For just a few moments, we fell calmly, and peacefully. The wind whipping up past us was a lovely sound. Then, the ground started to get closer. I reached out, and grasped one of the saddle straps. I pulled myself around Toothless, and positioned myself squarely above his upper back. I slid my foot into the stirrup, and released the pin that held the tailfin locked in the closed position.

We spread our wings. All three pairs. Berk was coming up fast. We had an idea. As we began to pull out of our dive, we opened the flaps in our scale that ran along our side. The wind whistled through these flaps, and produced the howling shriek that was the identifying, terror causing signal of the coming of a Shade. We leveled out over Berk, and then began pumping our wings, and using our newfound speed to gain a bit of altitude. We turned for the North, and flew on.

XXX

Astrid

Of course I ran to the edge and looked over to see what was going on. And in the moonlight, I just made out two shapes far below.
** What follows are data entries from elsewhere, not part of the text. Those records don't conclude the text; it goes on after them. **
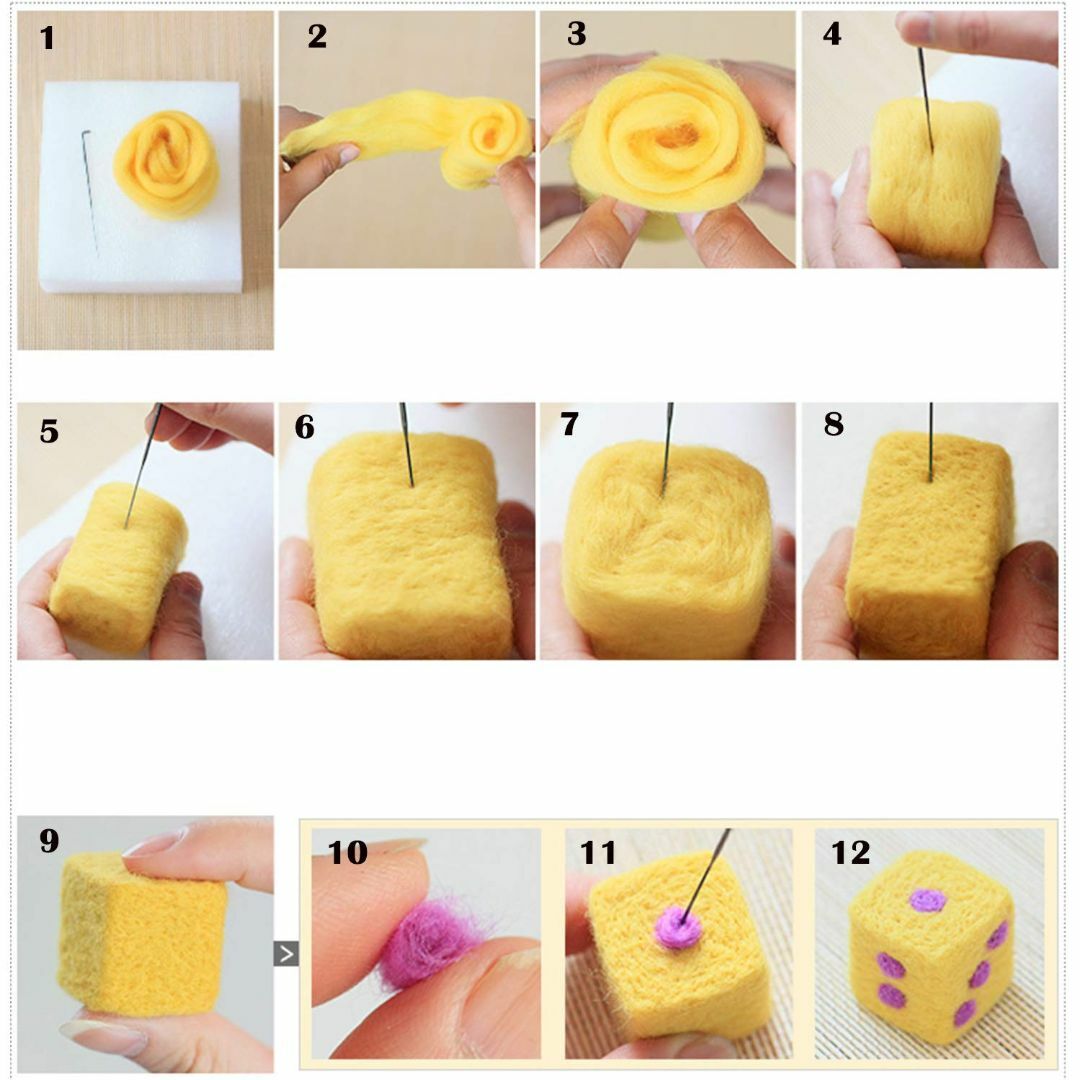 1
2
3
4
5
6
7
8
9
>
10
11
12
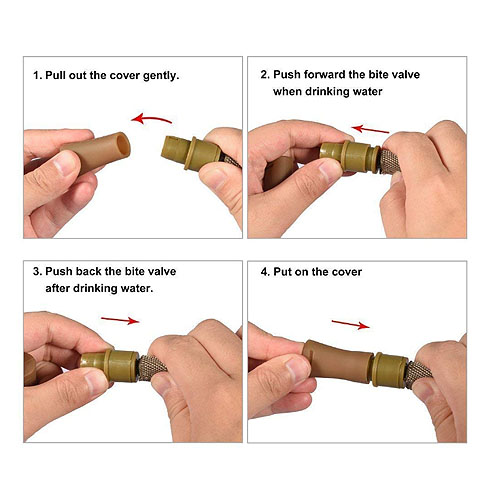 1. Pull out the cover gently.

2. Push forward the bite valve when drinking water

3. Push back the bite valve after drinking water.

4. Put on the cover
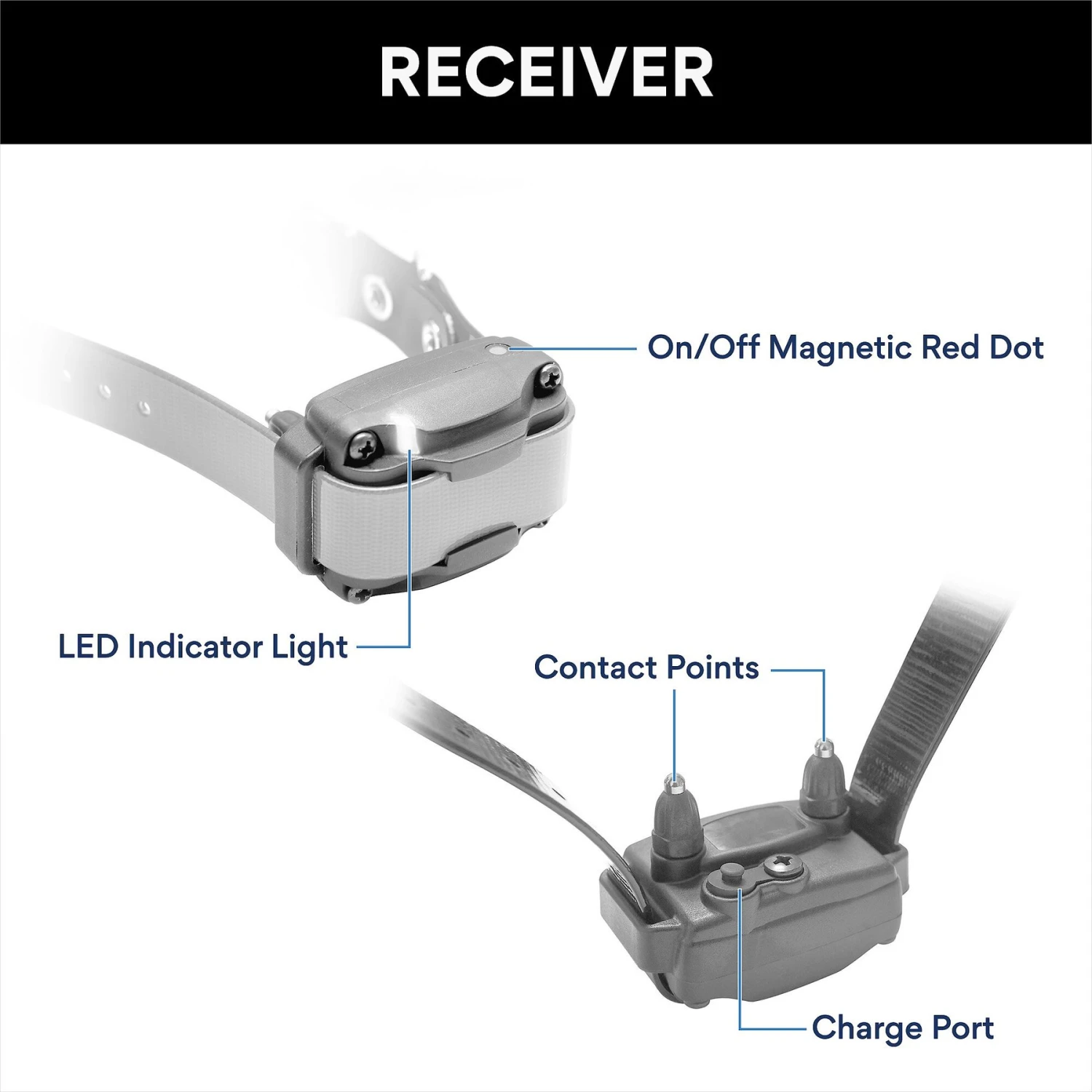 RECEIVER

On/Off Magnetic Red Dot

LED Indicator Light

Contact Points

Charge Port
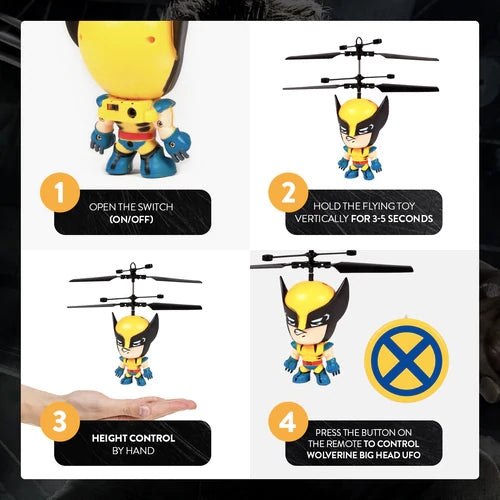 1
OPEN THE SWITCH (ON/OFF)

2
HOLD THE FLYING TOY VERTICALLY FOR 3-5 SECONDS

3
HEIGHT CONTROL BY HAND

4
PRESS THE BUTTON ON THE REMOTE TO CONTROL WOLVERINE BIG HEAD UFO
These two shapes converged, and the resulting single shape widened. The Night Fury's wings were open. I watched them, until I lost sight of the dragon against the sea. Love. Hiccup had looked me straight in the eye, and told me that he truly loved the monster. He even had the mating scar to prove it. Was it even possible? Surely not. And then he had told me that I was better. His expectations were high. Who did he think he was?

XXX

Stoic

Surely this was his fault? He must have done something wrong. The boy had not been raised properly. Stoic stood on the small porch of his house, looking out over his village. It seemed as though the entire world had fallen apart in this one day. It was his fault. Somehow, he had caused this. Then, there was a shrieking sound. He heard the cries of "Night Fury!" "Get Down!" But there was no following explosion. Only a shadow that flitted through the sky, obscuring the stars as it passed, and a cloud of dust, that rose as it passed over the town center. He looked up, and saw, just for one sliver of a second against the moon, the outline of a dragon, with a scrawny figure on its back.

There was a wordless cry of anguish and despair. It took Stoic a moment to realize, that the voice was his own.